Recently she began working on puzzles as she goes to bed using Art Puzzle HD. Not only does it have a ton of puzzles to download and work on, but it links to a classical music station on the internet to provide music while she works on puzzles. She is a huge jigsaw puzzle fan, and this app scratches that itch really well for her, without the need for a table. It's actually a really smart interface.

We use it for watching Netflix in bed. It's a fun way to share Youtube videos with each other and out daughter while at home. And I'm getting a ton of use out of the various comic book apps.

And it's a great web surfing tool for the couch. Basically it fills a bunch of needs really well. But it is at its core a media consumption device, not media creator. I've seen complaints about how it lacks these kinds of tools, but that is just missing the point.

It doesn't replace a PC or laptop by any means. But I think it is a perfect replacement for a netbook.

I'm sure this has come up and after looking around in the Tech section and gaming section I thought I throw out the question here (and if I missed it for I'm a bit surprised that a thread hasn't appeared yet, so if I indeed missed it, please give me a link).

Anyway, I have got a hint that someone might be giving me an Ipad for Christmas. Deal is money is tight, and I've heard rumors that a new Ipad may be coming in a few months. I get electronic tech newsletters an one (C/Net; ZD Net...?) that answered the question on wether one should buy one now or wait. He said that the February rumor is probably false and it will probably be April. Lighter, thinner, faster, with a camera for 'Face Time'. His rule of thumb is to wait if less then 6 months. Sooooo, I'm wondering if I should make it known about this and hint to the person to give it a pass and wait (although it will kill me to do so for I sooooo want one).

Any thoughts on this 'rumor' and if it's really worth it to wait (I'm not a 'power user'. More about email and browsing and some games. Face Time is fun on Iphone, but don't see it as a real clincher for Ipad for this very reason. But more bigger cpu might be something to wait for if it really helps).

Thanks

With PC hardware (of any description) there's always something better over the horizon.

Get it. Enjoy it for 18 months and then get v3

Posted from my iPad

I too use it every day to "consume" media. An an acronym I've heard being used to pigeonhole the iPad is MDD - Media Delivery Device. Spot on if you ask me...

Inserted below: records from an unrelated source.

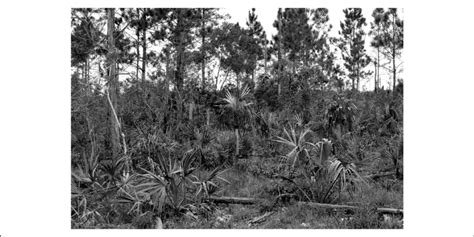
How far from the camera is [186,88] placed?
11844 millimetres

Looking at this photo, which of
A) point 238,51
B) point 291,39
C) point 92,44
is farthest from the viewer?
point 291,39

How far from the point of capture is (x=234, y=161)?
8734 millimetres

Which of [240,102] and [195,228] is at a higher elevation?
[240,102]

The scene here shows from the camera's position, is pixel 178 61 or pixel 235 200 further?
pixel 178 61

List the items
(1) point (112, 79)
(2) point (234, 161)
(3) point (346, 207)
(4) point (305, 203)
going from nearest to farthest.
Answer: (3) point (346, 207) → (4) point (305, 203) → (1) point (112, 79) → (2) point (234, 161)

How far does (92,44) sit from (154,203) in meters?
4.50

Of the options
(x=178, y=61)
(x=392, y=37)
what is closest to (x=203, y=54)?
(x=178, y=61)

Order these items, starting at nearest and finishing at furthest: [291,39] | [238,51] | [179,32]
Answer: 1. [179,32]
2. [238,51]
3. [291,39]

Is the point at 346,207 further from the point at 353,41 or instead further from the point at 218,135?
the point at 353,41

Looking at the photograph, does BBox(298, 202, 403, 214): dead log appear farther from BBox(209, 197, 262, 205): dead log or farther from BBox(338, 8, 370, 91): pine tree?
BBox(338, 8, 370, 91): pine tree

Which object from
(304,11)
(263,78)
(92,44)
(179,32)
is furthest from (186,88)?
(304,11)

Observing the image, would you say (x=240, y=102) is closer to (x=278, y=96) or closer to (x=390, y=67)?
(x=278, y=96)

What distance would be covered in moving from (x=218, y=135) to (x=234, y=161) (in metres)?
1.20

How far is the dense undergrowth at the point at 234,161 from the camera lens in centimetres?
574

Thanks Rabbit for the review and updates as you use the device, I have to admit the the iPad is tempting. I have generally resisted the 'walled garden' but I find I would like to get one for the ease of use for my wife (who generally doesn't do well with tech) and my son. Yeah that is it, it is for the family. Of course, an occasional 'Plants vs Zombies' for me couldn't hurt :). I held off from getting a smartphone for awhile and found Android a great . The compeitition seems so far behind that an alternative is not really there.

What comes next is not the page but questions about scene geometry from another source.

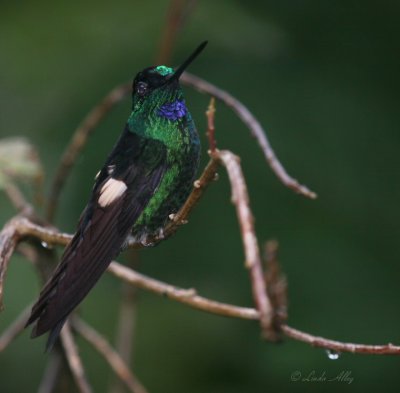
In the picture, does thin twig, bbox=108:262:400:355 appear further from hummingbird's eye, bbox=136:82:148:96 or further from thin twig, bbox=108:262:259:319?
hummingbird's eye, bbox=136:82:148:96

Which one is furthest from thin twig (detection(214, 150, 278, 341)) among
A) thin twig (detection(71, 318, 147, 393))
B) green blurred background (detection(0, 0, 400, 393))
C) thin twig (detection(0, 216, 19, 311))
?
green blurred background (detection(0, 0, 400, 393))

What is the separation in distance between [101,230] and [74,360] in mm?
966

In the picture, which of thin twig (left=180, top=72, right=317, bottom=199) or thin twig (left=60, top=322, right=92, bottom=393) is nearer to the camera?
thin twig (left=180, top=72, right=317, bottom=199)

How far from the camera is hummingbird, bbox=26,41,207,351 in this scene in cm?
145

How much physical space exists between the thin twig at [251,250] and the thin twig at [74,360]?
4.06ft

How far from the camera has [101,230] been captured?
158 centimetres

I look forward to your updates......

scootere3 wrote:

Thanks Rabbit for the review and updates as you use the device, I have to admit the the iPad is tempting. I have generally resisted the 'walled garden' but I find I would like to get one for the ease of use for my wife (who generally doesn't do well with tech) and my son. Yeah that is it, it is for the family. Of course, an occasional 'Plants vs Zombies' for me couldn't hurt :). I held off from getting a smartphone for awhile and found Android a great . The compeitition seems so far behind that an alternative is not really there.

I look forward to your updates......

My wife still says the iPad was her favorite all-time Mother's Day gift. I'm not kidding. She uses it daily. As does my daughter, who has Pandora going while she cleans her room as I write this.

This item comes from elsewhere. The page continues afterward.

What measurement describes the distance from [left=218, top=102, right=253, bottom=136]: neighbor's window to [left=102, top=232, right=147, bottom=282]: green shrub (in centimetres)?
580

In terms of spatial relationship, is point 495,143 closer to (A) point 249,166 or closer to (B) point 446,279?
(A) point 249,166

And yes, PvZ is awesome on it. It really is the best way to play the game.

This article popped up on the front page and it was interesting to read a year and a half later. I think the best thing Julian did was to go on that trip with just the iPad (well, except for his WoW machine). Last month I want on at two week family vacation, and instead of hauling my laptop, DS, and Nook Color, I just brought my newly purchased Ipad 2. I did not miss the other things a bit, and I have grown quite enamored of the device.